Friday, May 30, 2008

Dragonfly and Reed Necklace

I love this round brass pendant. It features a dragonfly in flight around reed stalks and evokes a feeling of serenity. It provides the backdrop for an assemblage of vintage glass beads and a square pillow shaped turquoise bead wrapped in filigree. The seafoam and lavender perfectly complements the peaceful scene on the pendant.

The whole assemblage is suspended from brass chain, which is finished with a simple hook clasp. The chain measures 19 1/2" (49.4 cm). The pendant part is 2 3/4" (7 cm).

Sunday, May 25, 2008

Grand Entrance - The Necklace

This is one of the newest items I've posted to my Etsy shop. The assemblage of items includes a brass escutcheon, an antique skeleton key, an amber glass leaf, a small Swarovski flower bead and my favorite vintage glass bead -- it's the amber colored twist.
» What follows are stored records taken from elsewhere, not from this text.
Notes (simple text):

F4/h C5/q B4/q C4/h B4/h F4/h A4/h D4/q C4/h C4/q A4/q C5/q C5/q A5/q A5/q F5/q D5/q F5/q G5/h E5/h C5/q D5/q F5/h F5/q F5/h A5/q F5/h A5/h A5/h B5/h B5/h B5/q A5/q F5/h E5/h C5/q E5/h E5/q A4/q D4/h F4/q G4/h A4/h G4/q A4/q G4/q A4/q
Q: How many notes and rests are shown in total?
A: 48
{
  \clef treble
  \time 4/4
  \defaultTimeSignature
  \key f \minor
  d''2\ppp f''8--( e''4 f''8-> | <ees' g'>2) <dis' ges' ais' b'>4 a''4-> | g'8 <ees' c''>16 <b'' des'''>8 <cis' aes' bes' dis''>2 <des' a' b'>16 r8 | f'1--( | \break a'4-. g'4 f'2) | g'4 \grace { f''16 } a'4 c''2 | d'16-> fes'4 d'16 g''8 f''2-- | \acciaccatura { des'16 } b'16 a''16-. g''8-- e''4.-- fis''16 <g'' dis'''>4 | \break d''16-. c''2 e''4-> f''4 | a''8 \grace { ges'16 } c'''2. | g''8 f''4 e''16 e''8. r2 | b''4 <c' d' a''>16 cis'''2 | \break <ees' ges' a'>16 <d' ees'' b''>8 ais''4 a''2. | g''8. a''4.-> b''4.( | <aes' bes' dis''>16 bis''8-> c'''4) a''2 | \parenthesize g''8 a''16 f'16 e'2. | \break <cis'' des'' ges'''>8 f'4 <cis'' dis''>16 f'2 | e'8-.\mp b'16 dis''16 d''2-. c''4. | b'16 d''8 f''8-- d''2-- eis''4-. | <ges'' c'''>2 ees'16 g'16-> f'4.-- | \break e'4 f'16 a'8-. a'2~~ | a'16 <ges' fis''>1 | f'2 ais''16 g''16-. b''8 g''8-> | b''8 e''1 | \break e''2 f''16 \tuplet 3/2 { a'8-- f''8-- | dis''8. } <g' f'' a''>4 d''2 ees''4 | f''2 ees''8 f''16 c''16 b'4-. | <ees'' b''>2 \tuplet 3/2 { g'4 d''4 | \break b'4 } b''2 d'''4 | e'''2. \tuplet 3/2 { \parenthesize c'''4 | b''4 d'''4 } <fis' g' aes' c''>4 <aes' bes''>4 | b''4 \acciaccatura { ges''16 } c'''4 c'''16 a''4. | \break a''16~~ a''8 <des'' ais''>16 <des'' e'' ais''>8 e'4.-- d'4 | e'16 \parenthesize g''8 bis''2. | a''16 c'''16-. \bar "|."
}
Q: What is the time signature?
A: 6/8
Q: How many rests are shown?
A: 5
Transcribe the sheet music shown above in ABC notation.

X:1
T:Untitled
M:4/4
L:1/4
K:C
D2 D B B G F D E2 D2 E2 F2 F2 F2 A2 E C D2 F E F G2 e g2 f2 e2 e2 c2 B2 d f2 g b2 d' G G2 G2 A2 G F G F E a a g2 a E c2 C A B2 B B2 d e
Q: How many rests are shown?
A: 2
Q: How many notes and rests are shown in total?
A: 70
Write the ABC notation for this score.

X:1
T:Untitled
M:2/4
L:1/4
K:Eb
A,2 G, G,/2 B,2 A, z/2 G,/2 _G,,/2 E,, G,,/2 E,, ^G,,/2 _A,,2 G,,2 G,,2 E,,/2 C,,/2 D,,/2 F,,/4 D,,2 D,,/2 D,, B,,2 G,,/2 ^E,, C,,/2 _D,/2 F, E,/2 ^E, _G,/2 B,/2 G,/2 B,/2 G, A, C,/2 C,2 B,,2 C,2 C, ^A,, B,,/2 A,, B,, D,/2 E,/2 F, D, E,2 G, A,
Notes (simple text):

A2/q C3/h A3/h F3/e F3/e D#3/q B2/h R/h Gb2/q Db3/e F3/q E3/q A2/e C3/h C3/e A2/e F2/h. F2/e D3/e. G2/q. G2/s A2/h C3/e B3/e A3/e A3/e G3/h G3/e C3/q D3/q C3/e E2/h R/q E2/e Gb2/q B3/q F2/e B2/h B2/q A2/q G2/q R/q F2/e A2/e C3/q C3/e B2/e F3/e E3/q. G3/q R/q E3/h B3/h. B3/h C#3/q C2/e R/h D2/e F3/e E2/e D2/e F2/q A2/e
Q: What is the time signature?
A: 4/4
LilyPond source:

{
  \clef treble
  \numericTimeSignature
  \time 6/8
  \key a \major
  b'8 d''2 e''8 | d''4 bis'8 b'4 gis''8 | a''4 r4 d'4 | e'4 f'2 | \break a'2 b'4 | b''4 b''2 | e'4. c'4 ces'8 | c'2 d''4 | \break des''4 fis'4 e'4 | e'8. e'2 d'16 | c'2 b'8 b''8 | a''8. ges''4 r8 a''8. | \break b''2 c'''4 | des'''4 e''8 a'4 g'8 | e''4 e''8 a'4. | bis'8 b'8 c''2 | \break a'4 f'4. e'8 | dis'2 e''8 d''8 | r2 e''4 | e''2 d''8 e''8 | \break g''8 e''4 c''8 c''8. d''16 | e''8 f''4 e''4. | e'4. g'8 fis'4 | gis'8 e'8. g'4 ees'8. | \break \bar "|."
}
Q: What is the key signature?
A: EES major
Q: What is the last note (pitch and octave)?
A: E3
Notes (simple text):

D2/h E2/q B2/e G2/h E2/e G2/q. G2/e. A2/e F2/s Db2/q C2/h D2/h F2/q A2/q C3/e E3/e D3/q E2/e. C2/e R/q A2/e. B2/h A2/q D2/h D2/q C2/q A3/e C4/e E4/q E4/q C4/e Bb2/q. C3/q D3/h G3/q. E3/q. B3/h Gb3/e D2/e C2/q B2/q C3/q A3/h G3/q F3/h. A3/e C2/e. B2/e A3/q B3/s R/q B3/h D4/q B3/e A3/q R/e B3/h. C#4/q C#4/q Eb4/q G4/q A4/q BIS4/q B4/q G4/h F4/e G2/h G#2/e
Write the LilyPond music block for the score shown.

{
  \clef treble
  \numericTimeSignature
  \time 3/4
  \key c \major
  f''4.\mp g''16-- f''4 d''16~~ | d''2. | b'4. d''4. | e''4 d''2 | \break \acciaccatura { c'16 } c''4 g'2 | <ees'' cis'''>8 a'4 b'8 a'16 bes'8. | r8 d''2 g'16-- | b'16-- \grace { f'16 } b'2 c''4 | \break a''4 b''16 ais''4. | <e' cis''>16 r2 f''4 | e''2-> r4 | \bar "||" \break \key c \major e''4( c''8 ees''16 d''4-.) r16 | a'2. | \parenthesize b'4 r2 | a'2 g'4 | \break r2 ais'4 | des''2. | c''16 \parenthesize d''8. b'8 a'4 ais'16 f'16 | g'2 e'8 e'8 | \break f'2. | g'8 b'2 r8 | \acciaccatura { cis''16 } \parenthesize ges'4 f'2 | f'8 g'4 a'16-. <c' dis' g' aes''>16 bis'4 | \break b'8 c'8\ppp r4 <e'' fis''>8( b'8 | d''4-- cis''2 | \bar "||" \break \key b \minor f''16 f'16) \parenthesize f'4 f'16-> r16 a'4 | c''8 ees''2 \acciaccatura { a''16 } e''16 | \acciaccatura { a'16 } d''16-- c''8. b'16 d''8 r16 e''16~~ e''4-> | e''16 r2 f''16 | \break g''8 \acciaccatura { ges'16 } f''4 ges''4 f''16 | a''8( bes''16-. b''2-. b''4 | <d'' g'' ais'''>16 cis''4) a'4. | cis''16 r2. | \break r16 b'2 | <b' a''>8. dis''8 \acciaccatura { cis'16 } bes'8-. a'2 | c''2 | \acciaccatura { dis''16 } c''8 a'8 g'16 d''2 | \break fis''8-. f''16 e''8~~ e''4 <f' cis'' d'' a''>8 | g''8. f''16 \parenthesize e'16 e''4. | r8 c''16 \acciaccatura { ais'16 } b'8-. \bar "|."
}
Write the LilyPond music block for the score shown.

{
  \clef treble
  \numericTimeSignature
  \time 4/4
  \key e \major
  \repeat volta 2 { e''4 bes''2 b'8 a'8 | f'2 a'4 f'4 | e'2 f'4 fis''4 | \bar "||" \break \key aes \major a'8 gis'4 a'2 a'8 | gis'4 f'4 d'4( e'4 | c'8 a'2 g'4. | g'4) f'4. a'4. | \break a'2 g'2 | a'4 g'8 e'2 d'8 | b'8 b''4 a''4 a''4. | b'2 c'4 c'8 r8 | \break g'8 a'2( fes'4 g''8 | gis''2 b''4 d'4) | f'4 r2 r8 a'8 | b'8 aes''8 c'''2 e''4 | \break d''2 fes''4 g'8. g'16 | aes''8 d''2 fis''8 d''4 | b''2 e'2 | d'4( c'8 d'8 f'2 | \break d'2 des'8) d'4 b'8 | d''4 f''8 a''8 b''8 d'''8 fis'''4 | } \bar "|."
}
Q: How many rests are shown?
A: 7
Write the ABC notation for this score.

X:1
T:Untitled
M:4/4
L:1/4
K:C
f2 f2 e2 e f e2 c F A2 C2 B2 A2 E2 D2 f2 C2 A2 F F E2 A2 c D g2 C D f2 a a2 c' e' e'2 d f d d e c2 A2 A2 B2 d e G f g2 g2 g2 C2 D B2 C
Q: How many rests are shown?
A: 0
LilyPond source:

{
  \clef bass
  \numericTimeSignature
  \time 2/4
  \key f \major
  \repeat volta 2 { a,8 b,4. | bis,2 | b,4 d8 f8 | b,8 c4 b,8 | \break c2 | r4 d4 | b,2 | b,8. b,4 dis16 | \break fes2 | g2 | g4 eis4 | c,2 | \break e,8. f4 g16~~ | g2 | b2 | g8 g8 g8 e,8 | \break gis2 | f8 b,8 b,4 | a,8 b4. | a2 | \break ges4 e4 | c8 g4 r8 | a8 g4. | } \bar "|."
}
The chain is brass and is finished with a simple hook clasp. Enjoy!

Thursday, May 22, 2008

Another Earwire Tutorial !

This style of earwire has been a bestseller for me for many years. I offer it almost exclusively as an interchangeable earring, which I sell in sets with 5 different pairs of drops.

Cut a 3" piece of 20 ga half-hard sterling silver wire. At one end, make the smallest, roundest loop you can with round nose pliers.

Using your favorite pair of pliers (I use my bent nose pliers with a coating of Tool Magic), set the loop in the jaws of the pliers, close to the joint. With your thumb, coax the wire up and around the initial loop to start the spiral. Reposition the the spiral and repeat until there are 2 1/2 revolutions.

Flatten this spiral. Here, I've used my rolling mill, but this could be done just as effectively with a chasing hammer and an anvil or bench block.

Place the flattened spiral in the jaws of the pliers and bend the remaining wire back at a 90 degree angle. With the other earring in the pair, you will bend this wire toward you at a 90 degree angle. This will create 2 earrings that are mirror images of each other.

Place your round nose pliers just past the bend and using your fingers, bend the remaining wire straight up. This will create the space where your dangle will go.

To create the part that goes through your ear, I use a size 13 aluminum knitting needle, as shown in the photo. I find it helpful to do both earrings at once, to ensure that they are the same length.

Using a chasing hammer and anvil, flatten the top of this curve. This will work-harden your earwire even more and provide the desired "springiness". File the ends and bend them up slightly.

Sunday, May 18, 2008

Flapper Necklace

This top-drilled serpentine pendant has been difficult for me to use -- I bought a whole strand in Tucson. Then, I discovered this fan shaped filigree component. It works perfectly when wrapped around the pendant. I added some coordinating crystals and voila, a flapper-worthy necklace was created! Glass and brass beads top the pendant and the whole assemblage hangs from brass link chain.

Thursday, May 8, 2008

Earwire Tutorial

I've been making my own earwires for many years. What follows is a tutorial for a very simple style that is a great way to get started. As time allows, I will add tutorials for several other styles of earwires.

I start with 3" - 3 1/2" of 20 ga half-hard sterling silver wire. If this is your first time trying this, you might want to practice with copper wire before cutting the sterling! Hammer about 1/4" of the end of the wire flat using a chasing hammer and either an anvil or bench block.

Next, using your round nose pliers, make a small loop at the flattened end: Placing the round nose pliers just above this loop, make a bend in the opposite direction, as shown in the next 2 photos. In the 3rd photo below, you can see that I'm making the curve that will go through your ear. Here, I am using a size 13 aluminum knitting needle as a "jig". A Sharpie pen works well too.To finish the earwires, hammer both the top curve and the small curve at the bottom where your drops will go. This hardens the wire and dresses it up at the same time. Don't forget to file the ends and make a small bend in the end, if desired.